What to work on. Extract the passage of the pet health and safety tips starting at "Health and Safety" and ending at "a daily basis.", copying it word for word.

Health and Safety Tips for Pet Parents
Having a pet is no small responsibility, and it’s our job to keep you informed and educated about potential dangers, health-boosting habits, recommended routines, and more.
Here are some everyday tips for keeping your pet happy, healthy, and safe.
- See our Wellness Exams page to learn about our approach to preventive medicine and helping your pet stay healthy at every stage—and helping you stay within your budget!
- Provide your pet with plenty of drinking water at all times.
- Make sure your pet is getting sufficient exercise on a daily basis.
- It’s also important to keep your pet well-groomed to prevent hair mats and tangles, keep them cool, and prevent skin irritation and infection. Make brushing a routine, and trim overgrown areas as needed.

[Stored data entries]
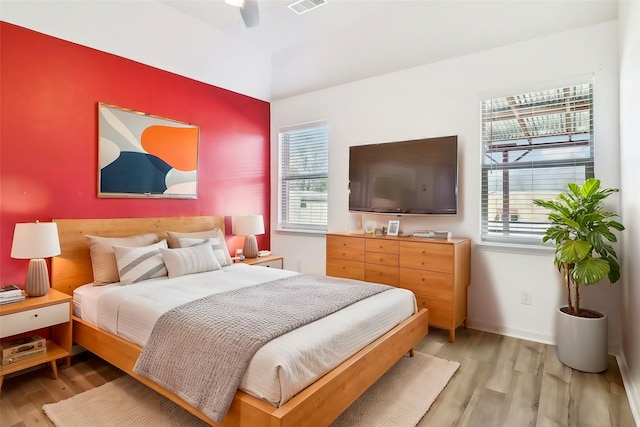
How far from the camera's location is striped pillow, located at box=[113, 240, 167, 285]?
9.41ft

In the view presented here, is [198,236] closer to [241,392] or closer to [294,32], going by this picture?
[241,392]

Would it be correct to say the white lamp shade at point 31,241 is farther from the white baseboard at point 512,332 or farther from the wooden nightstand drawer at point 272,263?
the white baseboard at point 512,332

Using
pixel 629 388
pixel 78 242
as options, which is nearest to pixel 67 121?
pixel 78 242

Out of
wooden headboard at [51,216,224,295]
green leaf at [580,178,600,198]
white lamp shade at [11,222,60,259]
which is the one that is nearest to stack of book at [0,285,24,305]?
white lamp shade at [11,222,60,259]

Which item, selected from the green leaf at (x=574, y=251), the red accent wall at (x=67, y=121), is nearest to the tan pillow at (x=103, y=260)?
the red accent wall at (x=67, y=121)

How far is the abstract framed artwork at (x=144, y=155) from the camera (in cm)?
323

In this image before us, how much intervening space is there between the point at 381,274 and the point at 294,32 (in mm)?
2940

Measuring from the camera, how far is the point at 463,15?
10.7ft

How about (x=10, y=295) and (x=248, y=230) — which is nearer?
(x=10, y=295)

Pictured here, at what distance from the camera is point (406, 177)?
144 inches

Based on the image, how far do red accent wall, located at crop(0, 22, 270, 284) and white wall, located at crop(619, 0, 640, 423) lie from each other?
3.77 meters

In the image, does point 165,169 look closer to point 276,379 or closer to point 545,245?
point 276,379

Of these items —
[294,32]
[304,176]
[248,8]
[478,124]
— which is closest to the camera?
[248,8]

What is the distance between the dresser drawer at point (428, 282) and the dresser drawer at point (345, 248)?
50 cm
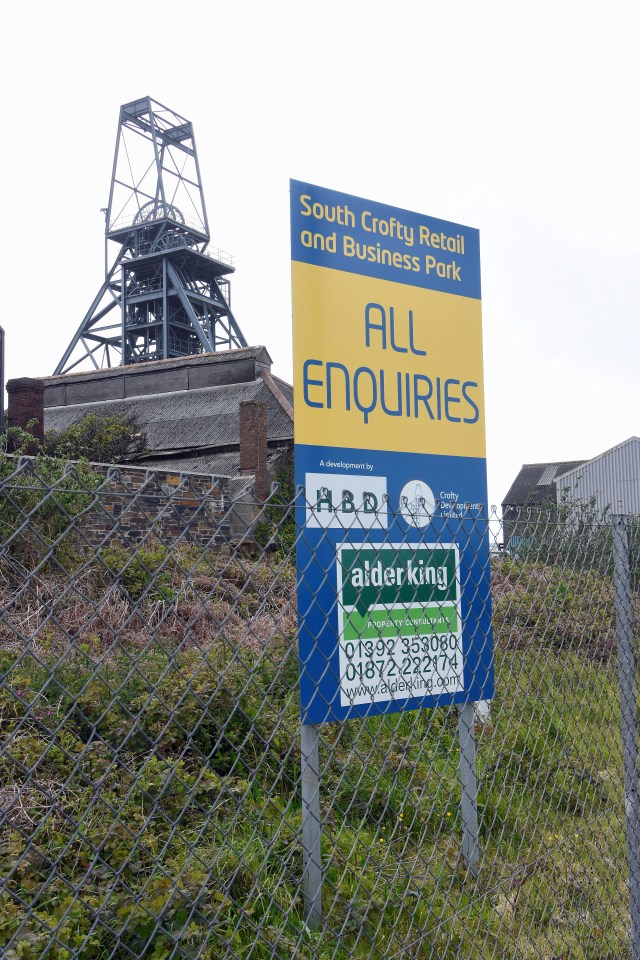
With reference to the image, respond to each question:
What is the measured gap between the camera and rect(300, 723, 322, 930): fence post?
308 centimetres

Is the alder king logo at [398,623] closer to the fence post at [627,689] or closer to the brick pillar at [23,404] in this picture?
the fence post at [627,689]

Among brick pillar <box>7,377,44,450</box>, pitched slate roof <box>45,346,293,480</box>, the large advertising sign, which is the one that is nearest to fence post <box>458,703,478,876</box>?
the large advertising sign

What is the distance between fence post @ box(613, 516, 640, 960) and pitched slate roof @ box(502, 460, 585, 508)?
106 ft

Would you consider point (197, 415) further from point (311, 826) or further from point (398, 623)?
point (311, 826)

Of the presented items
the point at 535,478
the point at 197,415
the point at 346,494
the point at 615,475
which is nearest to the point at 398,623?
the point at 346,494

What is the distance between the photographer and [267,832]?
4.34 meters

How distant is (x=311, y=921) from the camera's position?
3398 millimetres

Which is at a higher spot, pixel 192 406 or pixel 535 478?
pixel 192 406

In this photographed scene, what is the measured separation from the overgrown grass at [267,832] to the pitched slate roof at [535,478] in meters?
31.2

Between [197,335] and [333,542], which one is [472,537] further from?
[197,335]

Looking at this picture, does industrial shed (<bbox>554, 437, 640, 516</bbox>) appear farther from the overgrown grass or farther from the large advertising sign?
the large advertising sign

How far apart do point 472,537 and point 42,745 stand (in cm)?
256

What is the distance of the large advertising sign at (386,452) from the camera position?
135 inches

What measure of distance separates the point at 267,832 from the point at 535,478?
34.9 metres
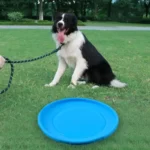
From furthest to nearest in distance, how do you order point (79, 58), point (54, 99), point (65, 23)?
point (79, 58) → point (65, 23) → point (54, 99)

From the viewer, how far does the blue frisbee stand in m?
2.90

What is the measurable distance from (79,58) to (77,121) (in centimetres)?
172

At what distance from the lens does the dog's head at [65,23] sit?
4516 millimetres

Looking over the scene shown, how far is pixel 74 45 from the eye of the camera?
4.72 meters

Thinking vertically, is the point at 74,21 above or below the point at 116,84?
above

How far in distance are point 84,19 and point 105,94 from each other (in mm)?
28592

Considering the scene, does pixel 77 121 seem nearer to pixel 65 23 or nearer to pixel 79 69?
pixel 79 69

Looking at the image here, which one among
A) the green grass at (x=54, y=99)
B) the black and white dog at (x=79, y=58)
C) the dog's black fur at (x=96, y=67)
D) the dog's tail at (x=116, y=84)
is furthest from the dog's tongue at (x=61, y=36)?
the dog's tail at (x=116, y=84)

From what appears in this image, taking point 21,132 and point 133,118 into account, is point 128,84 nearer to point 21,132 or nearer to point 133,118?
point 133,118

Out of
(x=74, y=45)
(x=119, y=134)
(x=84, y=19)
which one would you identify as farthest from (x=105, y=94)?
(x=84, y=19)

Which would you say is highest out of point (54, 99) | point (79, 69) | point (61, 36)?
point (61, 36)

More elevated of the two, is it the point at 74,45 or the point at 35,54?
the point at 74,45

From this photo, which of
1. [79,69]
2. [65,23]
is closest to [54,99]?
[79,69]

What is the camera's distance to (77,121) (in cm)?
328
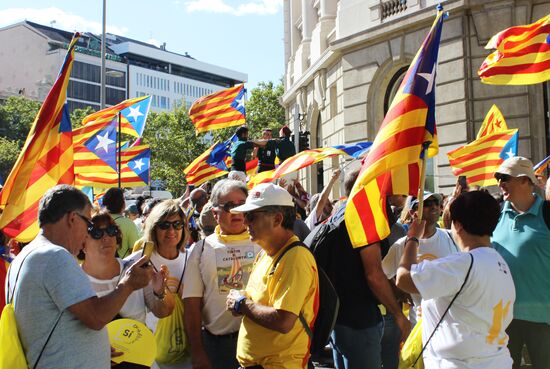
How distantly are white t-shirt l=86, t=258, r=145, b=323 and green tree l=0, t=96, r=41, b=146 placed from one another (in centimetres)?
7262

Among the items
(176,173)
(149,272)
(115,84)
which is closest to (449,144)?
(149,272)

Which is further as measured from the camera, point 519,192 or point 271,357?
point 519,192

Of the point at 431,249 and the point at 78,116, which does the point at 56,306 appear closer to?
the point at 431,249

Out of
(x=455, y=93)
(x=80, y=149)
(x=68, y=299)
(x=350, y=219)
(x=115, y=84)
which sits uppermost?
(x=115, y=84)

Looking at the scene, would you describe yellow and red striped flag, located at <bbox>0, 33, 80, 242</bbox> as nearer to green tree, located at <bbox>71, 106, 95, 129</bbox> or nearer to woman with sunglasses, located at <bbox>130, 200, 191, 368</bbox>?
woman with sunglasses, located at <bbox>130, 200, 191, 368</bbox>

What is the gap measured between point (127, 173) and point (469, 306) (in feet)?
35.7

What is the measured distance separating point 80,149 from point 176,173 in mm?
46286

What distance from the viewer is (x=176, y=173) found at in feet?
189

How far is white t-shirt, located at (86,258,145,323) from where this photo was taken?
464 cm

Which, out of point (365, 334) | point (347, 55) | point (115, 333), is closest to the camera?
point (115, 333)

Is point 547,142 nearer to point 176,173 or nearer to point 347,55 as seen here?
point 347,55

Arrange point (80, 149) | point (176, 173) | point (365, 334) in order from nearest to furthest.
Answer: point (365, 334) → point (80, 149) → point (176, 173)

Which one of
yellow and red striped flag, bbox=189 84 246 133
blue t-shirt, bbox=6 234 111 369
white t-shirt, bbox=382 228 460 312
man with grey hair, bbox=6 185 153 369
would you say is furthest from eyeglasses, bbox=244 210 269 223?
yellow and red striped flag, bbox=189 84 246 133

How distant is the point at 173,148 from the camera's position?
58688mm
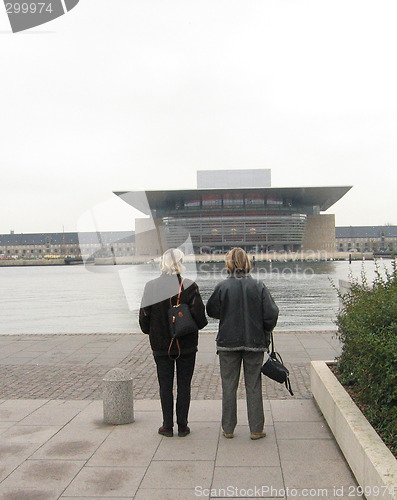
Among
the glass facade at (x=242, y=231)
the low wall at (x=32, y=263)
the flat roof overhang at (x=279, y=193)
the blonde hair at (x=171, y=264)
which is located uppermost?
the flat roof overhang at (x=279, y=193)

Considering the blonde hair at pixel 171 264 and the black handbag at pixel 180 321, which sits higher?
the blonde hair at pixel 171 264

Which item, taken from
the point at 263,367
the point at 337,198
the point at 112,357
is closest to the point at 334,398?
the point at 263,367

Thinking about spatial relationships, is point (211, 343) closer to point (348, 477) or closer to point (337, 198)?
point (348, 477)

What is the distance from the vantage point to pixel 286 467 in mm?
5262

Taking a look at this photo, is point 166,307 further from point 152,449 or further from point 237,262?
point 152,449

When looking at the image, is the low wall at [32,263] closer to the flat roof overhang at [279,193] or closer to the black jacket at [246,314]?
the flat roof overhang at [279,193]

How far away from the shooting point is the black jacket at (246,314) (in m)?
5.81

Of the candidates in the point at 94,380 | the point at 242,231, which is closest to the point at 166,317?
the point at 94,380

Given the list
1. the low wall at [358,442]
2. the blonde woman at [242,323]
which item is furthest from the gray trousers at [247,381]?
the low wall at [358,442]

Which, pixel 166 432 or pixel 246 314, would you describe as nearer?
pixel 246 314

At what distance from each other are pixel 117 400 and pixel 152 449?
3.63 ft

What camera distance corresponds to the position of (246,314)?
19.1ft

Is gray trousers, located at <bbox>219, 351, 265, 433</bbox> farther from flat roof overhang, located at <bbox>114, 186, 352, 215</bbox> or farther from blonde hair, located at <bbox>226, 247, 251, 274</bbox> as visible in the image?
flat roof overhang, located at <bbox>114, 186, 352, 215</bbox>

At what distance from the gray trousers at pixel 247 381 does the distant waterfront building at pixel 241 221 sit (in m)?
123
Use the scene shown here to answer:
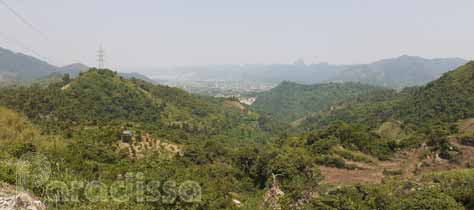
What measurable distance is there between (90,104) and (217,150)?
35.4 metres

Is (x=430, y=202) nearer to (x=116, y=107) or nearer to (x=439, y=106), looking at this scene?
(x=439, y=106)

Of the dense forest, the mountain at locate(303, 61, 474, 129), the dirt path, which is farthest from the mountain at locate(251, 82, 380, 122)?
the dirt path

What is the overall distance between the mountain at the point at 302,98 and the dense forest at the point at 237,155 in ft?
246

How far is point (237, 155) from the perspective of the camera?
113 ft

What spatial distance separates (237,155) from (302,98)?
474 feet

Response below.
Health and Safety Tips for Pet Parents
Having a pet is no small responsibility, and it’s our job to keep you informed and educated about potential dangers, health-boosting habits, recommended routines, and more.
Here are some everyday tips for keeping your pet happy, healthy, and safe.
- See our Wellness Exams page to learn about our approach to preventive medicine and helping your pet stay healthy at every stage—and helping you stay within your budget!
- Provide your pet with plenty of drinking water at all times.
- Make sure your pet is getting sufficient exercise on a daily basis.